Document segment:
——

Current treatments for depression have limitations that significantly impact treatment outcomes. One is that a large percentage (~40%) of patients are resistant to any current treatment. Evidence now indicates that the endogenous opioid system may represent a previously under-appreciated system that can yield novel anti-depressant treatments. We will extend recent preliminary data to test this possibility directly. We will first test the hypothesis that deletion of proenkephalin-derived peptides alters the behavioral and molecular responses to chronic fluoxetine. We have recently demonstrated that the known antidepressant tianeptine is an agonist of the mu opioid receptor (MOR). We and others have also found that expression of the proenkephalin (Penk) gene, which encodes a precursor to an endogenous MOR ligand, is dramatically up regulated in the dentate gyrus following chronic treatment with several SSRIs. These findings suggest that Penk peptides may be central components in the molecular response to anti-depressant treatment. We will test this possibility by determining whether chronic behavioral anti-depressant activities of fluoxetine are altered or abolished in Penk KO mice. We will further determine the extent to which previously-determined gene expression changes in response to chronic fluoxetine are altered in Penk KO mice and thus begin to position Penk up-regulation in this molecular cascade.
Our second aim will test the hypothesis that pharmacologic up-regulation of enkephalin peptides in specific brain regions is sufficient to promote behavioral responses to SSRIs. Systemic injection of enkephalinase inhibitors can produce anti-depressive and analgesic actions resulting from enkephalin peptide up-regulation, though the cellular sites of activity have remained undefined. Our preliminary experiments indicate that RB-101 rapidly increases analgesic activity following icv injection. We will extend these studies to examine acute anti-depressant effects of RB-101 injection directly into several brain regions in both WT and Penk deficient mice. This pharmacologic approach will thus mimic one specific molecular response to chronic SSRI treatment and thus begin to determine whether increased Penk alone is sufficient to mediate anti-depressant responses as well as identify the specific brain regions that can mediate such effects. Finally, we will identify the opioid receptor specificity of increased enkephalin action. Enkephalin can bind the delta opioid receptor (DOR) as well as MOR and these opioid system components are co- expressed in the hippocampus, a major locus implicated in anti-depressant action. We will compare anti- depressive actions of RB-101 in MOR, DOR and MOR/DOR KO mice following injection into multiple brain regions to determine whether responses are altered in the absence of either or both receptors. These studies will thus identify the receptor(s) mediating enkephalin activities and begin to develop a more detailed understanding of the circuitry underlying opioid system activity in anti-depressive action.
Depression remains a common mental disorder for which novel treatments are critical because current therapies are ineffective in a large percentage of affected patients. The proposed experiments will extend our recent preliminary results to test the novel hypothesis that the endogenous opioid system may be a new target for anti-depressant development.

——

Records shown:
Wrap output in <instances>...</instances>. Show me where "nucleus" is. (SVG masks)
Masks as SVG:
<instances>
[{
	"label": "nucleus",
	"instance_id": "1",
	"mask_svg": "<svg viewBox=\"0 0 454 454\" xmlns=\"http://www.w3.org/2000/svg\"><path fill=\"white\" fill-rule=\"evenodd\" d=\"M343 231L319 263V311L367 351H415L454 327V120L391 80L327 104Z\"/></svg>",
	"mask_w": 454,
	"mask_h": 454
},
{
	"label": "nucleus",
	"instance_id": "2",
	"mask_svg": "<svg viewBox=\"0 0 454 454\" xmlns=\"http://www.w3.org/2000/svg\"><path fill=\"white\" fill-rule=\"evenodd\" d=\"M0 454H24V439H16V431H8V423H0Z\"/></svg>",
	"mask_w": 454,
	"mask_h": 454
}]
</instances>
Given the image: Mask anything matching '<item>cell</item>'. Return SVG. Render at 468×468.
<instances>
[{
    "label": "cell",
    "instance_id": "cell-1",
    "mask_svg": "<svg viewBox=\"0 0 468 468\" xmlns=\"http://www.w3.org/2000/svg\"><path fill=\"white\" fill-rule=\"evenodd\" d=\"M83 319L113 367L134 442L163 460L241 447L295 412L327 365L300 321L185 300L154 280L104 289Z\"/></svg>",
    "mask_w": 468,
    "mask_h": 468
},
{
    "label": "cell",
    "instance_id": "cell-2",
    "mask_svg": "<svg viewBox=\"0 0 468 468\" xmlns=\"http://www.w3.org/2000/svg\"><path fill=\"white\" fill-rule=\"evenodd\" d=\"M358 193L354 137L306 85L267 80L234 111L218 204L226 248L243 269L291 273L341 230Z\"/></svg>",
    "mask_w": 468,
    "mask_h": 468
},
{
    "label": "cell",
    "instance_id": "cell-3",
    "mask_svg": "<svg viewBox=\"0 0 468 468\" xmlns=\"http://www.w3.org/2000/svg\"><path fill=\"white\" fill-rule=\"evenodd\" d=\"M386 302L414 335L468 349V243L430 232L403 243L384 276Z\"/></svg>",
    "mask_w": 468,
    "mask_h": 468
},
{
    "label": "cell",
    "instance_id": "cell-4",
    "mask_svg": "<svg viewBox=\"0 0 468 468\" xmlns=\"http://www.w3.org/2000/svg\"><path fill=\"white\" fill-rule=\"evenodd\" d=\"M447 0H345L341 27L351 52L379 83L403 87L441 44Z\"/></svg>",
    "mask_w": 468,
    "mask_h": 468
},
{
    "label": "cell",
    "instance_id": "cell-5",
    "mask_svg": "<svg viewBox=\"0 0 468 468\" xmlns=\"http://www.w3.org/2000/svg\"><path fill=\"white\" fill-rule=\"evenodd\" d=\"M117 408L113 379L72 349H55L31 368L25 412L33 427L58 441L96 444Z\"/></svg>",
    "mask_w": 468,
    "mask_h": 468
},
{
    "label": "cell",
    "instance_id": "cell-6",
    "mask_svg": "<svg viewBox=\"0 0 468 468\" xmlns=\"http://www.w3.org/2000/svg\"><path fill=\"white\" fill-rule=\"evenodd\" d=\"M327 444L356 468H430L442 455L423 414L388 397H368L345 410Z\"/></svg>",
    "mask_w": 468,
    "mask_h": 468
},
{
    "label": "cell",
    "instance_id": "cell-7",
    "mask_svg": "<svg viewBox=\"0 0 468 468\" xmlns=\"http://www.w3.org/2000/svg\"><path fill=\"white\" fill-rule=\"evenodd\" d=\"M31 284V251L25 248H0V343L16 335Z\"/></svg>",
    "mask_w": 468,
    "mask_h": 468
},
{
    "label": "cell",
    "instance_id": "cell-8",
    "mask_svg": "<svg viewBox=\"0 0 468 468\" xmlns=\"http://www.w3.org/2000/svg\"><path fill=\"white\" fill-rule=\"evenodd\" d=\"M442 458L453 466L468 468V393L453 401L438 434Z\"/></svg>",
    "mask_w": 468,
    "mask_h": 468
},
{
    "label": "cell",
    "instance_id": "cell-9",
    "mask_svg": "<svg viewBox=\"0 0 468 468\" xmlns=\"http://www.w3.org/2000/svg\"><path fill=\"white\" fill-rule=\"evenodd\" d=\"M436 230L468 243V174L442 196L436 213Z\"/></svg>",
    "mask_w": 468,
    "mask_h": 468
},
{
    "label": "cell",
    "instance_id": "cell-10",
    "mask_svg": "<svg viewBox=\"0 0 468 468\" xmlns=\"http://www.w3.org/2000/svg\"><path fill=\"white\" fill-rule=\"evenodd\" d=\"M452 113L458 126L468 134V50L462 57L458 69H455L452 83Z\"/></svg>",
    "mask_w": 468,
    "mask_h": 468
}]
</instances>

——

Exercise requirements:
1 – List every knockout mouse line the proposal summary says will be used.
2 – In the proposal summary, write out the passage from "Depression remains a" to "for anti-depressant development.", substituting "existing therapies" for "current therapies".
None of the entries is needed here.

Responses to the tasks:
1 – Penk KO, MOR KO, DOR KO, MOR/DOR KO

2 –
Depression remains a common mental disorder for which novel treatments are critical because existing therapies are ineffective in a large percentage of affected patients. The proposed experiments will extend our recent preliminary results to test the novel hypothesis that the endogenous opioid system may be a new target for anti-depressant development.